Après notamment la manifestation monstre dans les rues d’Alger mi-octobre, qui avait largement débordé les intentions (et le parcours) prévus par ses organisateurs officiels, l’indignation et les discussions continuent à aller bon train alors que les bombardements à Gaza s’intensifient et continuent de faire des dizaines de milliers de morts, et qu’en Cisjordanie, des colons protégés par leur armée se livrent aux ratonnades et à la spoliation des biens des Palestiniens.

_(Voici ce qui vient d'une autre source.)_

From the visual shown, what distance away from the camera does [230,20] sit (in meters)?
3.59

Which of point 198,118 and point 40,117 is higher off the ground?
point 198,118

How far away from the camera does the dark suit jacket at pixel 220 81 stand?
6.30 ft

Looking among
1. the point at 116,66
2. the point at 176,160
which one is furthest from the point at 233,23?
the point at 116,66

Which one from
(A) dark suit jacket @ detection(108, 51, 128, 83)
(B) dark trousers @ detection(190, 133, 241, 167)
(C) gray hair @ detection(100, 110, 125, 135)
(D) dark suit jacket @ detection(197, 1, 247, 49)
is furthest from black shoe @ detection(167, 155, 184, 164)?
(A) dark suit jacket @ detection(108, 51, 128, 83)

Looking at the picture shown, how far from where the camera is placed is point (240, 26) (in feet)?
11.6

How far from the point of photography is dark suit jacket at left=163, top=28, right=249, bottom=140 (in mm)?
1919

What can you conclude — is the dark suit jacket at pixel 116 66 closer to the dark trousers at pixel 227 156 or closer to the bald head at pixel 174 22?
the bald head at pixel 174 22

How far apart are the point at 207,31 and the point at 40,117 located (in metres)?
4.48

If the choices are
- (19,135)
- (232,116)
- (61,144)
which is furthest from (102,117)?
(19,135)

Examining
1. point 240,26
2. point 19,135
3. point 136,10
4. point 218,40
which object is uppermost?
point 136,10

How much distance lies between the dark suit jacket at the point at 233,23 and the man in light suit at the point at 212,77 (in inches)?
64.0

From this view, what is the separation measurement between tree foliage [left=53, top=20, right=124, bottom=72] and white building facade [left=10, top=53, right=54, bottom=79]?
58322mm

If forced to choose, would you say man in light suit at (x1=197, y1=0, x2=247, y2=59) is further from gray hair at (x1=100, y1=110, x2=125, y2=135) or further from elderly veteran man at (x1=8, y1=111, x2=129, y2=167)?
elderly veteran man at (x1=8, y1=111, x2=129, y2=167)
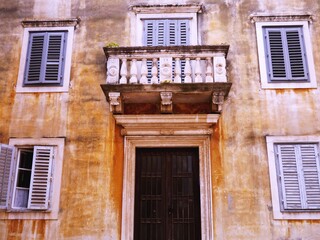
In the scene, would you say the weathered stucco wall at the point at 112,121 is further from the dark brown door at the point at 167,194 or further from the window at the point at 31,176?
the dark brown door at the point at 167,194

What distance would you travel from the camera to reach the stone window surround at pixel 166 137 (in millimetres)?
10500

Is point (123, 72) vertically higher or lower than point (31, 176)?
higher

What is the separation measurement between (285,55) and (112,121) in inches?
196

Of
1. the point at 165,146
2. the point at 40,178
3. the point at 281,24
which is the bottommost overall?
the point at 40,178

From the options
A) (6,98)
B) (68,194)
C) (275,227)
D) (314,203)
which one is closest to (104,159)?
(68,194)

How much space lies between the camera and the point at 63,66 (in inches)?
464

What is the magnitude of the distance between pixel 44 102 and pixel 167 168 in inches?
146

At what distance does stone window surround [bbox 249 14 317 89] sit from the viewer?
37.1 ft

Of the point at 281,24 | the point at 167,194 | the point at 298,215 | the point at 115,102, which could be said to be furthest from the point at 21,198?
the point at 281,24

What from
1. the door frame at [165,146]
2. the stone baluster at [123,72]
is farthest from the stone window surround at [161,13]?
the door frame at [165,146]

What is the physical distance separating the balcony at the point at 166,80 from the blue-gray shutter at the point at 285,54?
1.54 metres

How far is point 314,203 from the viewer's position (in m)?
10.2

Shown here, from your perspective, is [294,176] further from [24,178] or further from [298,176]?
[24,178]

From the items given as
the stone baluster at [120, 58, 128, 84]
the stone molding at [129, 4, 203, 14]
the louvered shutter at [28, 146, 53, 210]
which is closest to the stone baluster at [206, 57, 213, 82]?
the stone baluster at [120, 58, 128, 84]
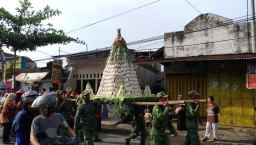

Netanyahou semble vouloir aller encore plus loin dans les massacres, rassuré par les soutiens inconditionnels américain et européen. À peine la trêve finie, il a repris ses campagnes de pilonnage de Gaza. Derrière le but affiché « d’éradication du Hamas » avec qui il a pourtant entretenu des rapports marqués par l’entente, c’est toute la population de Gaza qui est ciblée, contrainte de quitter la bande nord pour se réfugier au sud, faisant courir « le risque d’un génocide » pour reprendre l’expression des émissaires de l’ONU. Mais du côté des gouvernants des pays arabes, l’indignation affichée ne s’est pas traduite par des actes et gestes concrets de nature à faire fléchir la fureur israélienne. Quant au secrétaire général de l’ONU, il se contente de rappeler le droit international et d’appeler à un cessez-le-feu sans se donner les moyens de le réaliser. En fait l’ONU ne dispose d’aucun moyen pour contraindre des États puissants à respecter ses résolutions, elle est l’arme des plus grandes puissances, tout au moins quand celles-ci se mettent d’accord. Et dans le cas présent, les grandes puissances impérialistes soutiennent activement Israël.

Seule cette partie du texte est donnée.